To determine between warm and cool, first look at the veins around your face or your hands (your face may be easier to tell). If they appear blue, then this indicates a cool complexion. More yellow or green means a warm complexion. If they don’t seem to be either? You may be neutral. Most people with olive skin fall into the neutral category.
Still not sure? Another hint is that warm complexions tend to look better next to gold jewelry, and cool complexions wear silver well. Try holding one of each beside your face and see which suits your skin.
Light skin has very little melanin and tends to burn easily. Medium skin tone is more of a beige, a balanced neutral (olive skin is considered medium).
What Is The Most Flattering Nail Color?
If you’ve determined that you’re warm-toned, then stick to browns, reds, and oranges for the most appealing look. This includes other colors such as pink or gray – you can wear them well, but pick one with a brown undertone. For example, with pink, pick a beige-pink rather than a cool blue-toned pink. (Can’t tell? Look at it on a pure white background for help.)
If you are cool-complexioned, then focus on reds, pinks, and purples and select colors with a blue-base. For those with neutral skin, then lucky you, you can wear anything!
Light-skinned people should typically avoid dark colors that create a washed-out effect as far as light or dark complexions. Black, deep browns, rich plums, and related colors will generally be too intense for that skin type. On the other hand, olive or medium skin looks best with bolder tones – anything too light tends to go unnoticed. With deeper skin types, stick with bold, vivid colors that really pop.
Should You Match Your Nail Polish To Your Outfit?
It’s not necessary to match your nail polish to your outfit. Rather, find a color that complements the outfit. For example, if you’re wearing a printed dress, don’t wear patterned nail art that competes or clashes with your clothing. Pick a color for your nails that complements your look, or stick to one of the lovely neutral shades listed above that go with everything.

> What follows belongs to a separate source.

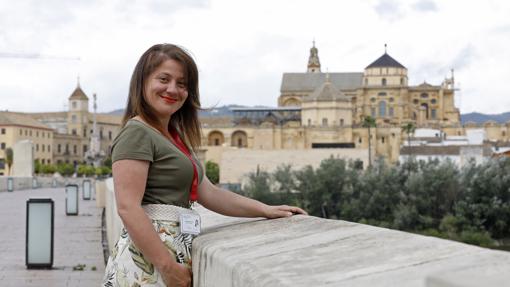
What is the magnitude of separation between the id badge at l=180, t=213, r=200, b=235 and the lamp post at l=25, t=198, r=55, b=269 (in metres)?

Your nail polish doesn’t have to match every outfit you wear. Instead, just focus on nail polish colors that complement the rest of your clothing. An easy way to achieve this is to stick with a few basic neutrals that go with everything. Some great colors that work with any outfit are red, beige, blush pink, nude, gray, cream, white, ivory, silver, and brown. You can pick a shade from any of these colors that suits your complexion and skin type, for a timeless look that will work with any outfit you put on.